Required work: Update the records below by changing every "snow-covered slope" to "snowy hillside". Leave everything else as it is.

** Begin **

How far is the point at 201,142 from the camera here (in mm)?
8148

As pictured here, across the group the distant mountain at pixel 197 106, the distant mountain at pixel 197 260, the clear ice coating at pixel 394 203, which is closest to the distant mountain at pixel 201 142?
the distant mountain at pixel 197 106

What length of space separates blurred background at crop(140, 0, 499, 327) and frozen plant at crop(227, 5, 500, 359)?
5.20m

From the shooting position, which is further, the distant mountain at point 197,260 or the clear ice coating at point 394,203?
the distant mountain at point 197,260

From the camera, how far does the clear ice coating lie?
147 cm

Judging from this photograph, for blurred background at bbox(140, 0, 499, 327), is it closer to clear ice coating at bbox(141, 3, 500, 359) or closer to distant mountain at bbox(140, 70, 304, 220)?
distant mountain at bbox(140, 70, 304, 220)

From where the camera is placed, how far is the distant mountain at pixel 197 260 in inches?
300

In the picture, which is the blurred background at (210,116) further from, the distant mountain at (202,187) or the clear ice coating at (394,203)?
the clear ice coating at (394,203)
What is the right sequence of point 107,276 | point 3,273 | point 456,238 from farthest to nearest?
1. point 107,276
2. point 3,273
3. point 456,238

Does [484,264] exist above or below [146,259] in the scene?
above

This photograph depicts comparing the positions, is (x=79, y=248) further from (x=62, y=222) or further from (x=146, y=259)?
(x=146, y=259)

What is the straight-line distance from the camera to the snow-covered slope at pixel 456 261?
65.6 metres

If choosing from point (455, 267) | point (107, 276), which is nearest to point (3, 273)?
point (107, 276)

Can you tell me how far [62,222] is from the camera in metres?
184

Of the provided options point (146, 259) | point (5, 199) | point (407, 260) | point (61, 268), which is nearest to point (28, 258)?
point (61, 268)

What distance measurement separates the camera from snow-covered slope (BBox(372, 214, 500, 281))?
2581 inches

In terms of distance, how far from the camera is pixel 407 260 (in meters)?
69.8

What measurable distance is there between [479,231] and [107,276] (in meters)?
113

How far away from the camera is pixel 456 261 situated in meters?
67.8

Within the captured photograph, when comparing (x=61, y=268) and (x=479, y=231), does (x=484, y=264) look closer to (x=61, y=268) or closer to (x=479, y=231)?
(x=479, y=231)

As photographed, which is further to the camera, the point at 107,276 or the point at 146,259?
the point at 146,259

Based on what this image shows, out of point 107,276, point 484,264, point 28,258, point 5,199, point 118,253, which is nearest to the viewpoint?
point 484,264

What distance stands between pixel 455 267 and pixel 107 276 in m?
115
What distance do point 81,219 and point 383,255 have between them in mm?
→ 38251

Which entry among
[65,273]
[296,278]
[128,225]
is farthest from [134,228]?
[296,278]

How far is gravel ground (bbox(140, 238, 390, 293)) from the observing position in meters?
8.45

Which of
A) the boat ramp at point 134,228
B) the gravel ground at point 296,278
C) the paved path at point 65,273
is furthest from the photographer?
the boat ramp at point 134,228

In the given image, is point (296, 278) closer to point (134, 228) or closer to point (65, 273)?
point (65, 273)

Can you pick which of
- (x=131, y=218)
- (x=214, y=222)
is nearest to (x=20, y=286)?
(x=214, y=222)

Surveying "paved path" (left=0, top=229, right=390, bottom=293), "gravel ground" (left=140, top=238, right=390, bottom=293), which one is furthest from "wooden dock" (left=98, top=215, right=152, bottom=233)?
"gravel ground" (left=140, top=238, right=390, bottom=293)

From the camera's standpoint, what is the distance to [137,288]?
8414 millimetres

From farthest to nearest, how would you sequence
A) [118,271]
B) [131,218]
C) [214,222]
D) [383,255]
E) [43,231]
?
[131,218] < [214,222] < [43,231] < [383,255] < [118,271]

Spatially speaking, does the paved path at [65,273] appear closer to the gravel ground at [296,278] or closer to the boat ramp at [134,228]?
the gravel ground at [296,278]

** End **

Output of the exercise:
How far is the point at 201,142 from the camera here (in mm)?
8148

As pictured here, across the group the distant mountain at pixel 197 106, the distant mountain at pixel 197 260, the clear ice coating at pixel 394 203, which is closest to the distant mountain at pixel 201 142?
the distant mountain at pixel 197 106

What length of space separates blurred background at crop(140, 0, 499, 327) and frozen plant at crop(227, 5, 500, 359)?
5.20m

From the shooting position, which is further, the distant mountain at point 197,260 or the clear ice coating at point 394,203?
the distant mountain at point 197,260

From the camera, how far does the clear ice coating lie?
147 cm

Judging from this photograph, for blurred background at bbox(140, 0, 499, 327), is it closer to clear ice coating at bbox(141, 3, 500, 359) or closer to distant mountain at bbox(140, 70, 304, 220)?
distant mountain at bbox(140, 70, 304, 220)

From where the camera is placed, how far is the distant mountain at pixel 197 260 in inches?
300

In the picture, which is the blurred background at (210,116) further from, the distant mountain at (202,187) or the clear ice coating at (394,203)?
the clear ice coating at (394,203)
What is the right sequence of point 107,276 | point 3,273 | point 456,238 from farthest to nearest?
1. point 107,276
2. point 3,273
3. point 456,238

Does [484,264] exist above or below [146,259] in the scene?
above

This photograph depicts comparing the positions, is (x=79, y=248) further from (x=62, y=222) or further from (x=146, y=259)?
(x=146, y=259)

What is the straight-line distance from the camera to the snowy hillside at pixel 456 261?
65.6 metres

If choosing from point (455, 267) | point (107, 276), which is nearest to point (3, 273)?
point (107, 276)

Can you tell me how far [62,222] is from the camera in metres?
184

Of the provided options point (146, 259) | point (5, 199) | point (407, 260) | point (61, 268), which is nearest to point (28, 258)?
point (61, 268)

What distance measurement separates the camera from snowy hillside (BBox(372, 214, 500, 281))?
2581 inches

In terms of distance, how far from the camera is pixel 407 260 (in meters)?
69.8

What measurable distance is there between [479,231] and [107,276] (in meters)?
113

How far away from the camera is pixel 456 261 situated in meters?
67.8

Within the captured photograph, when comparing (x=61, y=268) and (x=479, y=231), does (x=484, y=264) look closer to (x=61, y=268) or closer to (x=479, y=231)?
(x=479, y=231)

As photographed, which is further to the camera, the point at 107,276 or the point at 146,259?
the point at 146,259

Based on what this image shows, out of point 107,276, point 484,264, point 28,258, point 5,199, point 118,253, which is nearest to the viewpoint?
point 484,264

What distance stands between pixel 455 267 and pixel 107 276 in m?
115
What distance do point 81,219 and point 383,255 have between them in mm?
→ 38251

Which entry among
[65,273]
[296,278]
[128,225]
is farthest from [134,228]?
[296,278]

How far is gravel ground (bbox(140, 238, 390, 293)) from the observing position in meters?
8.45

Which of
A) the boat ramp at point 134,228
B) the gravel ground at point 296,278
C) the paved path at point 65,273
is furthest from the photographer?
the boat ramp at point 134,228

In the given image, is point (296, 278) closer to point (134, 228) or closer to point (65, 273)?
point (65, 273)

Can you pick which of
- (x=131, y=218)
- (x=214, y=222)
is nearest to (x=20, y=286)?
(x=214, y=222)

Surveying "paved path" (left=0, top=229, right=390, bottom=293), "gravel ground" (left=140, top=238, right=390, bottom=293), which one is furthest from "wooden dock" (left=98, top=215, right=152, bottom=233)?
"gravel ground" (left=140, top=238, right=390, bottom=293)

From the camera's standpoint, what is the distance to [137,288]?
8414 millimetres

From farthest to nearest, how would you sequence
A) [118,271]
B) [131,218]
C) [214,222]
D) [383,255]
E) [43,231]
?
[131,218] < [214,222] < [43,231] < [383,255] < [118,271]

Spatially speaking, does the paved path at [65,273] appear closer to the gravel ground at [296,278] or closer to the boat ramp at [134,228]?
the gravel ground at [296,278]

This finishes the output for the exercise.